Appeals Court Rules on Former VA Director’s Termination

In an early test of the new law designed to make it easier to fire DVA senior executives and to streamline the appeals process, the appeals court has handed down a significant ruling that presents a mixed bag.

In Helman v. Department of Veterans Affairs (CAFC No. 2015-3086, 5/9/17), the Federal Circuit Court of Appeals has handed down a significant decision that basically upholds the new DVA removal procedures, but finds unconstitutional that part of the law that in effect leaves the appeal decision entirely in the hands of an administrative law judge at the Merit Systems Protection Board (MSPB).

Until special rules were enacted for dealing with malfeasance by senior DVA officials, adverse actions followed the dictates of the Civil Service Reform Act of 1978 (5 USC 1101 et seq). Following the Congressional outrage over widespread problems at the DVA, a new law was enacted with the goal of making it easier to remove or transfer senior (SES) VA employees. (Veterans Access, Choice, and Accountability Act of 2014 (38 USC 713).

As the court explains, the new section 713 procedures differed from the Title 5 provisions in two basic ways. First, the Secretary of DVA may now remove or transfer an SES employee for poor performance with few protections….7 days to respond to notice rather than 30; no save pay in a new position to which executive is transferred; no administrative leave while action is pending; and no moratorium on taking action during first 120 days of new agency head taking over. (Opinion pp. 4-5)

Second, section 713 expedites the MSPB review process for appeals from such actions. … 7 days versus 30 to appeal to MSPB; MSPB required to refer all such appeals to an ALJ who has 21 days to issue a decision with no stays permitted; ALJ decision is final with no appeal to full Board or any further appeal; and no pay or benefits for the executive while the appeal is pending. (Opinion pp. 4-6)

Shortly after this new law took effect, Ms. Sharon Helman, Director of the Phoenix Veterans Affairs Health Care System was removed following the new 713 procedures. She appealed to the MSPB and the Administrative Law Judge (ALJ), following the new expedited procedures mandated by 713, issued a decision finding the agency failed to prove the lack of oversight charge, but did prove the remaining charges. When Helman tried to take her case to the full MSPB, it informed her no further action would be taken in accordance with the new 713 procedures. (pp. 6-7)

Task description => Reproduce the article on the appeals court ruling in Helman v. Department of Veterans Affairs word for word, from its headline through its last sentence.

Raw data =>
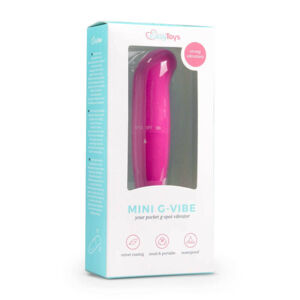 EasyToys Mini G-Vibe - Vibrátor na G bod (ružový)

Expected answer =>
Appeals Court Rules on Former VA Director’s Termination

In an early test of the new law designed to make it easier to fire DVA senior executives and to streamline the appeals process, the appeals court has handed down a significant ruling that presents a mixed bag.

In Helman v. Department of Veterans Affairs (CAFC No. 2015-3086, 5/9/17), the Federal Circuit Court of Appeals has handed down a significant decision that basically upholds the new DVA removal procedures, but finds unconstitutional that part of the law that in effect leaves the appeal decision entirely in the hands of an administrative law judge at the Merit Systems Protection Board (MSPB).

Until special rules were enacted for dealing with malfeasance by senior DVA officials, adverse actions followed the dictates of the Civil Service Reform Act of 1978 (5 USC 1101 et seq). Following the Congressional outrage over widespread problems at the DVA, a new law was enacted with the goal of making it easier to remove or transfer senior (SES) VA employees. (Veterans Access, Choice, and Accountability Act of 2014 (38 USC 713).

As the court explains, the new section 713 procedures differed from the Title 5 provisions in two basic ways. First, the Secretary of DVA may now remove or transfer an SES employee for poor performance with few protections….7 days to respond to notice rather than 30; no save pay in a new position to which executive is transferred; no administrative leave while action is pending; and no moratorium on taking action during first 120 days of new agency head taking over. (Opinion pp. 4-5)

Second, section 713 expedites the MSPB review process for appeals from such actions. … 7 days versus 30 to appeal to MSPB; MSPB required to refer all such appeals to an ALJ who has 21 days to issue a decision with no stays permitted; ALJ decision is final with no appeal to full Board or any further appeal; and no pay or benefits for the executive while the appeal is pending. (Opinion pp. 4-6)

Shortly after this new law took effect, Ms. Sharon Helman, Director of the Phoenix Veterans Affairs Health Care System was removed following the new 713 procedures. She appealed to the MSPB and the Administrative Law Judge (ALJ), following the new expedited procedures mandated by 713, issued a decision finding the agency failed to prove the lack of oversight charge, but did prove the remaining charges. When Helman tried to take her case to the full MSPB, it informed her no further action would be taken in accordance with the new 713 procedures. (pp. 6-7)